Exercise task:
A faithful transcription of all the data is required.
** begin Record set **
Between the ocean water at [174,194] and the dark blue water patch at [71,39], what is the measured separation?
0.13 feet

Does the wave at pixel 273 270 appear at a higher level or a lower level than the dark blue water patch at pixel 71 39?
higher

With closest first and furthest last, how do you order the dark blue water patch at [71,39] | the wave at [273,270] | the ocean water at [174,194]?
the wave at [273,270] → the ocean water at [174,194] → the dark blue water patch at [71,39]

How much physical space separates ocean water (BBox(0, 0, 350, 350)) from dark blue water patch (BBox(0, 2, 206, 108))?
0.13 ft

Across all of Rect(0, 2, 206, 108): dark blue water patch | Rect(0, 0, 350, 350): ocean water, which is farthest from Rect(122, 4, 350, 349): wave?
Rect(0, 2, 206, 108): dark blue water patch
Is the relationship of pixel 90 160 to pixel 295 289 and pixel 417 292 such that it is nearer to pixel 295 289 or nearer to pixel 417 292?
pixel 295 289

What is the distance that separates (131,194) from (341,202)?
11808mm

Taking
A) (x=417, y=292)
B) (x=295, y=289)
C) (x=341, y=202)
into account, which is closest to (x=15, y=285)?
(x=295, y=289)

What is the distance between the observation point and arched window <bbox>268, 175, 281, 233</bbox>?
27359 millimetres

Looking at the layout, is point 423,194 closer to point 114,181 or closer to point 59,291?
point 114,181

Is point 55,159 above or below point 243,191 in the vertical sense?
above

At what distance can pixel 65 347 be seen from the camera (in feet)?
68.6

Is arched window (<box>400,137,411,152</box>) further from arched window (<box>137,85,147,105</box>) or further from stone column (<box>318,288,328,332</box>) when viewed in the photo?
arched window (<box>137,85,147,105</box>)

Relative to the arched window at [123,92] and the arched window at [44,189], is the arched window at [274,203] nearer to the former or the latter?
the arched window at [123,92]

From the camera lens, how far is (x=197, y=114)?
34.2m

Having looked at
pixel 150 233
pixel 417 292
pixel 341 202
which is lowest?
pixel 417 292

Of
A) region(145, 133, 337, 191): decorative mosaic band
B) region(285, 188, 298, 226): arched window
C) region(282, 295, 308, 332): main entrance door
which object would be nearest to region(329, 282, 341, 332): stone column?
** end Record set **
Output:
Between the ocean water at [174,194] and the dark blue water patch at [71,39], what is the measured separation?
0.13 feet

Does the wave at pixel 273 270 appear at a higher level or a lower level than the dark blue water patch at pixel 71 39?
higher

With closest first and furthest last, how do you order the dark blue water patch at [71,39] | the wave at [273,270] | the ocean water at [174,194]?
the wave at [273,270] → the ocean water at [174,194] → the dark blue water patch at [71,39]

How much physical space separates ocean water (BBox(0, 0, 350, 350)) from dark blue water patch (BBox(0, 2, 206, 108))?
0.13 ft

Across all of Rect(0, 2, 206, 108): dark blue water patch | Rect(0, 0, 350, 350): ocean water, which is farthest from Rect(122, 4, 350, 349): wave?
Rect(0, 2, 206, 108): dark blue water patch
Is the relationship of pixel 90 160 to pixel 295 289 and pixel 417 292 such that it is nearer to pixel 295 289 or nearer to pixel 417 292?
pixel 295 289

What is the distance that separates (131,194) from (341,202)?
11808mm

Taking
A) (x=417, y=292)
B) (x=295, y=289)
C) (x=341, y=202)
into account, which is closest to (x=15, y=285)?
(x=295, y=289)

What is the distance between the observation point and arched window <bbox>268, 175, 281, 233</bbox>?
27359 millimetres

Looking at the layout, is point 423,194 closer to point 114,181 or closer to point 59,291?
point 114,181

Is point 55,159 above or below point 243,191 in the vertical sense?
above

At what distance can pixel 65 347 be seen from the camera (in feet)?
68.6

Is arched window (<box>400,137,411,152</box>) further from arched window (<box>137,85,147,105</box>) or further from stone column (<box>318,288,328,332</box>) when viewed in the photo?
arched window (<box>137,85,147,105</box>)

Relative to the arched window at [123,92] and the arched window at [44,189], is the arched window at [274,203] nearer to the former or the latter?
the arched window at [123,92]

From the camera lens, how far is (x=197, y=114)?
34.2m

Having looked at
pixel 150 233
pixel 417 292
pixel 341 202
which is lowest?
pixel 417 292

Of
A) region(145, 133, 337, 191): decorative mosaic band
B) region(285, 188, 298, 226): arched window
C) region(282, 295, 308, 332): main entrance door
which object would be nearest to region(329, 282, 341, 332): stone column?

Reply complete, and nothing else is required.